> _Rows_

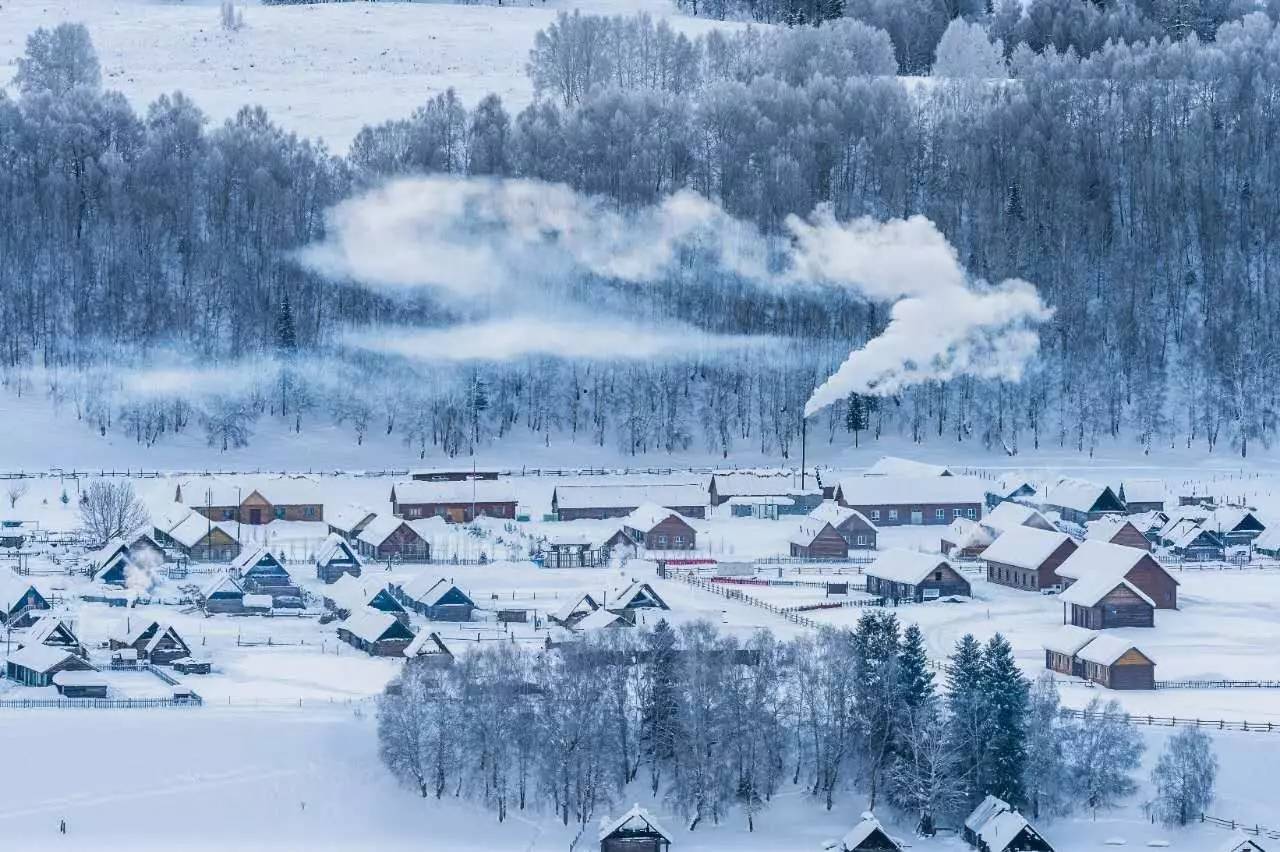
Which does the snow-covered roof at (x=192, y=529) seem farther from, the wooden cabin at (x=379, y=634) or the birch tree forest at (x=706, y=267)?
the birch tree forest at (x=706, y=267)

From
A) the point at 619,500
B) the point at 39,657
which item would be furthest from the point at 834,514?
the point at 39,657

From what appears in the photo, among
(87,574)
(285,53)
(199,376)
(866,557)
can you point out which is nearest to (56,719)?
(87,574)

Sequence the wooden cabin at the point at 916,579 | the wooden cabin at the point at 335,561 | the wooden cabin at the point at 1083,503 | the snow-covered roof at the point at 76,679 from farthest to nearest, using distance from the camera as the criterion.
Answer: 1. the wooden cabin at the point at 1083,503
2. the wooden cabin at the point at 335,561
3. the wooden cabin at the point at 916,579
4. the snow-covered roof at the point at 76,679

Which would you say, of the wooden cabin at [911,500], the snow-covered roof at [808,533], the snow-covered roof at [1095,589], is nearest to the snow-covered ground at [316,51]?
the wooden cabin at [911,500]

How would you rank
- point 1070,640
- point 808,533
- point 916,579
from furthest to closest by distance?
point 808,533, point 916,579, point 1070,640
--
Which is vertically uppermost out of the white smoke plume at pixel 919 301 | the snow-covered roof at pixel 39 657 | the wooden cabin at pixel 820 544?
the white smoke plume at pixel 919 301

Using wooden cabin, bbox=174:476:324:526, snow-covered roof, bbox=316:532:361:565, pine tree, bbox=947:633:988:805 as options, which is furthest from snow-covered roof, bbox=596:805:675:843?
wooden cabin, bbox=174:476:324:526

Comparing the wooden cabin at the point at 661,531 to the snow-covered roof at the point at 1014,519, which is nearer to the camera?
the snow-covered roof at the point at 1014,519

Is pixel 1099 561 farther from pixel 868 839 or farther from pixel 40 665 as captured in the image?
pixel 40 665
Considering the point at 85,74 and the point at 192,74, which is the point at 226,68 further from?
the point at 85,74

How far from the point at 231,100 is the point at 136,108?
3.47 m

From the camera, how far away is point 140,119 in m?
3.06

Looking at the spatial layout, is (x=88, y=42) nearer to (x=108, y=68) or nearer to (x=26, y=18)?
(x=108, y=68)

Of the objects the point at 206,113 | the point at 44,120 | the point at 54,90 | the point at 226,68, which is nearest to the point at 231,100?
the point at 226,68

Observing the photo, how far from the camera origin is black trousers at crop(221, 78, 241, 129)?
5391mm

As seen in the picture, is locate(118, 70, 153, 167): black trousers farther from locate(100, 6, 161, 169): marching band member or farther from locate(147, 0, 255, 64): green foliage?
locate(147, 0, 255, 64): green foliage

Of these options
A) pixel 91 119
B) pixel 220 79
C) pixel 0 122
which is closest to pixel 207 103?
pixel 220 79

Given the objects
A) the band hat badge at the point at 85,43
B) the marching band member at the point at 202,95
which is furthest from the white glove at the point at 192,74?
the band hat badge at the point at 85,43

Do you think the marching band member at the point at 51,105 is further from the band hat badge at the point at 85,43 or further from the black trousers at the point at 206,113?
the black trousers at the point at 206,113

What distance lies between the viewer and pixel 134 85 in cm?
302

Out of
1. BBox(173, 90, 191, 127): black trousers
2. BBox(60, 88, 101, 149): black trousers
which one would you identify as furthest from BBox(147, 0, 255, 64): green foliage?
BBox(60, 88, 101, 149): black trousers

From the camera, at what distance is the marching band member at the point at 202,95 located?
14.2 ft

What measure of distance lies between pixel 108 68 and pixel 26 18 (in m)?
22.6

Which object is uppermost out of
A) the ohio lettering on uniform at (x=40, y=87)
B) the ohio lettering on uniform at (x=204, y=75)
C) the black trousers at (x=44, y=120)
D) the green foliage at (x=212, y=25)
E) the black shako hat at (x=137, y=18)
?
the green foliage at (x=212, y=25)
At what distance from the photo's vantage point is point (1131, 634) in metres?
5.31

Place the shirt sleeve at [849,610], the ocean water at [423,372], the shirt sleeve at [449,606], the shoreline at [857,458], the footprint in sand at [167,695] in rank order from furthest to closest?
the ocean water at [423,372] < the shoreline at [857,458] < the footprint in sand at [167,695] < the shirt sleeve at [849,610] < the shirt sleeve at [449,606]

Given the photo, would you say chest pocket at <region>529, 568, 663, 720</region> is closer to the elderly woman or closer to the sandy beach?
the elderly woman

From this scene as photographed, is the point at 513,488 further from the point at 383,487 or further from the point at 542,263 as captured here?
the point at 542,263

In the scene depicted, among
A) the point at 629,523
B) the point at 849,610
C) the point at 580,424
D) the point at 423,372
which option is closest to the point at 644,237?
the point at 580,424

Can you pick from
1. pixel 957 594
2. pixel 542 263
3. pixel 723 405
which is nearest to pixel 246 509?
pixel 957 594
* * *
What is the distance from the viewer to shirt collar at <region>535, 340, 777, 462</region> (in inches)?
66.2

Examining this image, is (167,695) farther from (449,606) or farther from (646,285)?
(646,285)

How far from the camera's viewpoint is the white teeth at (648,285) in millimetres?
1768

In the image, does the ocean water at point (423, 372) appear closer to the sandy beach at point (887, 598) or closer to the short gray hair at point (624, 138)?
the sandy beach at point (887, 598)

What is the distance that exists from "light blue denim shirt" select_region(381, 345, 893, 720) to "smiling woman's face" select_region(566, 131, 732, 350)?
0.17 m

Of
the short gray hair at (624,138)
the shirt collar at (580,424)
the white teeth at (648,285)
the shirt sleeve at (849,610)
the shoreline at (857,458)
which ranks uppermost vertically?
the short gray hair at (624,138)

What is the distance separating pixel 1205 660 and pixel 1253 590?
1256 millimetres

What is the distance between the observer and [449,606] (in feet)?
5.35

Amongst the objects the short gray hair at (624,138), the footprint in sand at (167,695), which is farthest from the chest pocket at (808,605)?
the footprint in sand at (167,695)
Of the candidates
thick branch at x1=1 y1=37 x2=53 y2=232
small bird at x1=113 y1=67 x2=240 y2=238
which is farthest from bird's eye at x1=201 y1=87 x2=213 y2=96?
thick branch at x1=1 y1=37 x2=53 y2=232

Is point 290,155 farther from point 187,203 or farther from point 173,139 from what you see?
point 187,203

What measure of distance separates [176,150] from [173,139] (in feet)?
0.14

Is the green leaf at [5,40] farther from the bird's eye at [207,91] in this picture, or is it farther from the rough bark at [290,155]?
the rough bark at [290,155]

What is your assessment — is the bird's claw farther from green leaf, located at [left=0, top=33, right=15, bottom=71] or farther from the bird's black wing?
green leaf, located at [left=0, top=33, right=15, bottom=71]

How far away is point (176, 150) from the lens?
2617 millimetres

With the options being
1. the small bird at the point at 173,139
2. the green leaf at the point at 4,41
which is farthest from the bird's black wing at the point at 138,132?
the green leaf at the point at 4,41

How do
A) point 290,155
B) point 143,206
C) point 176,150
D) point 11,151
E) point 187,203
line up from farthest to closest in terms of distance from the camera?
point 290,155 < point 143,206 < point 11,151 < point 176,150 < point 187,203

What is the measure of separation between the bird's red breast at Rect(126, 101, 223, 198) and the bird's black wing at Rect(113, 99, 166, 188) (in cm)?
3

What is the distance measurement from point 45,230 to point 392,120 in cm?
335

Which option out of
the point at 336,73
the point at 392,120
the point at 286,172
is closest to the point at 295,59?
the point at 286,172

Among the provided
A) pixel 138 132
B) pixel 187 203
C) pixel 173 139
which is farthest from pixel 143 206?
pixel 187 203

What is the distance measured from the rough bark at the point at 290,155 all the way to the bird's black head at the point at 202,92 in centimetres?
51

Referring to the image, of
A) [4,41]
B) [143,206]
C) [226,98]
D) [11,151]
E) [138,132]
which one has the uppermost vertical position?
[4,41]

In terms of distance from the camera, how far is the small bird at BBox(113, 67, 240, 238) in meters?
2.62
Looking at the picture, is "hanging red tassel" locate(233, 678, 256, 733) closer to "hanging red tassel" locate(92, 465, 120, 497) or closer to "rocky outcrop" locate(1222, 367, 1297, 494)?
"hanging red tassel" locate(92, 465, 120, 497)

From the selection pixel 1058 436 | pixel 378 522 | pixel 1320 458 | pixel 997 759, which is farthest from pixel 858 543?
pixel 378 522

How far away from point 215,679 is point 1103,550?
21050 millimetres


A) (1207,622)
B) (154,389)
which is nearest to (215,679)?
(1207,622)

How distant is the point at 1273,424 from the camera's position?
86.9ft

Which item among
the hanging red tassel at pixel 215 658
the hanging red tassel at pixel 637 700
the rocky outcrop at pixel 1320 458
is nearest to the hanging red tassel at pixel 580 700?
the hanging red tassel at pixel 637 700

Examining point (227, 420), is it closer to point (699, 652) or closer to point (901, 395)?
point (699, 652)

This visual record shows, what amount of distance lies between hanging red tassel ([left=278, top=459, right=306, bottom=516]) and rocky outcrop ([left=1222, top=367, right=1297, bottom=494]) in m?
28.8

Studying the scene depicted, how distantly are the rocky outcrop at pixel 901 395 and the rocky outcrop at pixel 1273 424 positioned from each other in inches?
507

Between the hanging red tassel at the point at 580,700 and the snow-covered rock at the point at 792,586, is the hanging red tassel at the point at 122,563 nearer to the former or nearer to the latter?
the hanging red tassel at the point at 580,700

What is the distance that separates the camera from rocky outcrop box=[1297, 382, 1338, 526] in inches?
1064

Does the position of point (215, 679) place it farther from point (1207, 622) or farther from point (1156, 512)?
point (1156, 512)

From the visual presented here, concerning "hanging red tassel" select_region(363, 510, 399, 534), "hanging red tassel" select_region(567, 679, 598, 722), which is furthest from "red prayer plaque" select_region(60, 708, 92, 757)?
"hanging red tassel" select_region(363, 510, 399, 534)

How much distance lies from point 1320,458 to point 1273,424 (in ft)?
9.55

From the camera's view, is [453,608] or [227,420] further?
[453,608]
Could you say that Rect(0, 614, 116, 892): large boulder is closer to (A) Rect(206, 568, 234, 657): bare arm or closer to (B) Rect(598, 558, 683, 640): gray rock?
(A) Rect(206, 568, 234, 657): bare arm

> _Required task_
Can you reproduce word for word everything from the line containing "Which does the" down to the line containing "point 808,533, point 916,579, point 1070,640", with both of those lines included?

> _Correct response_
Which does the snow-covered roof at (x=192, y=529) seem farther from, the wooden cabin at (x=379, y=634) or the birch tree forest at (x=706, y=267)?
the birch tree forest at (x=706, y=267)

From
A) the point at 619,500
B) the point at 39,657
which item would be furthest from the point at 834,514?
the point at 39,657

From what appears in the photo, among
(87,574)
(285,53)
(199,376)
(866,557)
can you point out which is nearest to (56,719)?
(87,574)

Sequence the wooden cabin at the point at 916,579 | the wooden cabin at the point at 335,561 | the wooden cabin at the point at 1083,503 | the snow-covered roof at the point at 76,679 from farthest to nearest, using distance from the camera as the criterion.
Answer: 1. the wooden cabin at the point at 1083,503
2. the wooden cabin at the point at 335,561
3. the wooden cabin at the point at 916,579
4. the snow-covered roof at the point at 76,679

Which would you say, of the wooden cabin at [911,500], the snow-covered roof at [808,533], the snow-covered roof at [1095,589], is nearest to the snow-covered ground at [316,51]?
the wooden cabin at [911,500]

How would you rank
- point 1070,640
- point 808,533
- point 916,579
from furthest to closest by distance?
point 808,533, point 916,579, point 1070,640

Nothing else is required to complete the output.